The problem was that when I would try to play it with Thunder, she wanted to be involved. If I put her outside, she would just bark at the door. I tried to do it with both at the same time, but Thunder kept getting distracted by Maggie. Eventually, I gave up. There were a lot of other games that Thunder liked to play that Maggie didn't.
Fast forward many years later, I remembered how much Thunder seemed to like to play clicker. He was going through a phase where he wanted to spend a lot of time upstairs where Maggie isn't allowed to go. Maggie doesn't hear as well as she used to, so I thought that maybe we could play up there.
I use a tongue click with Maggie; just like I do with the horses. I lost my real clicker long ago. I asked my sister if she had an extra one, and she gave it to me.

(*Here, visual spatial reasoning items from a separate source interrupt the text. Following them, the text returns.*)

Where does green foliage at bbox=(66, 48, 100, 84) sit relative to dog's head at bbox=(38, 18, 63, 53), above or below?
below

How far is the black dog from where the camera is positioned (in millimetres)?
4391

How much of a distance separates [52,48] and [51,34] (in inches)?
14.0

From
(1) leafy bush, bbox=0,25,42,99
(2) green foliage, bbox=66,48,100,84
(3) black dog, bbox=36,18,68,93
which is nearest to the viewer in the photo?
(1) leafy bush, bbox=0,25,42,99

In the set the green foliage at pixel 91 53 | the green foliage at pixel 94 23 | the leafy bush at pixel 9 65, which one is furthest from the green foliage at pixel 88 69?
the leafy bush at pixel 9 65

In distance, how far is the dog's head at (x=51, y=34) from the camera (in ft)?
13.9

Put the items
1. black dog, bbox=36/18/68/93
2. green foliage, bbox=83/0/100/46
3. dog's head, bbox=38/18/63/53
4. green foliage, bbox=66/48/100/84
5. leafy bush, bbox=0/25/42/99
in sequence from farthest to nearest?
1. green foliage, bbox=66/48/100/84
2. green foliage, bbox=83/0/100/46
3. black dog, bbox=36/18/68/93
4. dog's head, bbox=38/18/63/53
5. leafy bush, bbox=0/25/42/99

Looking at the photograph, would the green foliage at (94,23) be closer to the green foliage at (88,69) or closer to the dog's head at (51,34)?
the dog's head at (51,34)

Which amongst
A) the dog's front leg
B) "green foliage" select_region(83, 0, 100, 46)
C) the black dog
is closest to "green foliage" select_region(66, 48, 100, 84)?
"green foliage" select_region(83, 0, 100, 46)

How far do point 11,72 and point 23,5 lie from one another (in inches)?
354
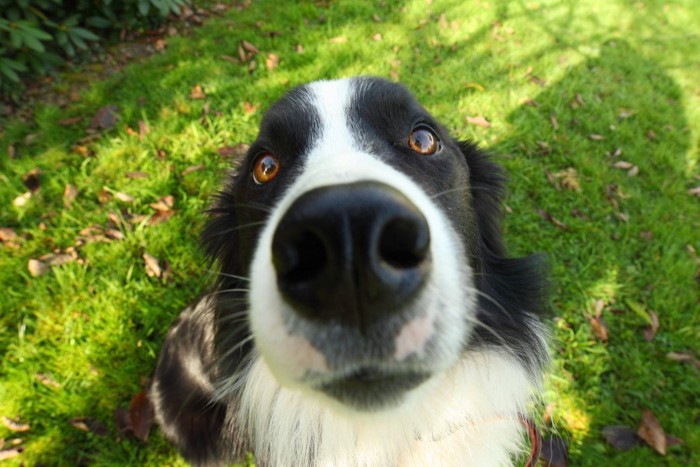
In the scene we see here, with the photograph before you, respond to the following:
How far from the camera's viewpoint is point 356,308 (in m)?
0.98

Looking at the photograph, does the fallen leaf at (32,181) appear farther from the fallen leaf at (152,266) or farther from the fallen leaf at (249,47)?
the fallen leaf at (249,47)

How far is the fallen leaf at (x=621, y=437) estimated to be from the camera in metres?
2.60

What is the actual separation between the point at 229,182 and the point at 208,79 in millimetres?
2618

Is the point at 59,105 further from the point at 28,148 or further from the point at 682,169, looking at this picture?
the point at 682,169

I got out Thunder's old target toy with a handful of treats, and I was ready to go. He touched the target, I clicked--and he got scared of the sound! This never happened before! I quit and went back to the drawing board. I decided to try and muffle the sound of the clicker in a sock. It didn't work. He was still getting startled by it.
A few days later, I read online that some cats are afraid of the sound, and they recommended using the clicker from a ballpoint pen. Thunder was downstairs when I tried it, but since the click was so quiet, Maggie couldn't hear it!
It worked. I started some simple targeting--and Thunder burst out into purrs! He never used to purr during our clicker sessions in the past.
We practiced every day for about a week. I gradually added in more and more of his old tricks. He was sitting up, doing slow spins, going through his hoop and his tunnel, jumping over his tunnel and going from box to box. Each time, he would purr the whole time--talk about positive reinforcement for humans--I'll do anything to make him purr--the greatest sound in the world.
One morning, he was sitting in the area of the living room that we use for our clicking, and he started to roll around to get my attention. I went to see him and told him how cute he was and walked away. I was watching him. He started going from box to box. I thought it probably meant nothing. Maggie went to see him, and he pounced her, turned around and jumped his tunnel. He ran about, came back, pounced Maggie again and ran through his tunnel.
It wasn't my imagination. Other than the Maggie part, he was doing the tricks we were had been practicing. I grabbed his target toy, the pen and a handful a treats--and he burst into purrs. He got his way. How could I resist? We played a session of clicker.
The following morning, I had a few minutes before I had to leave the house so I went to talk to him in the living room. He got up and went through his tunnel. I went to get his treats, the pen and his target. He burst into purrs. He now has me completely trained.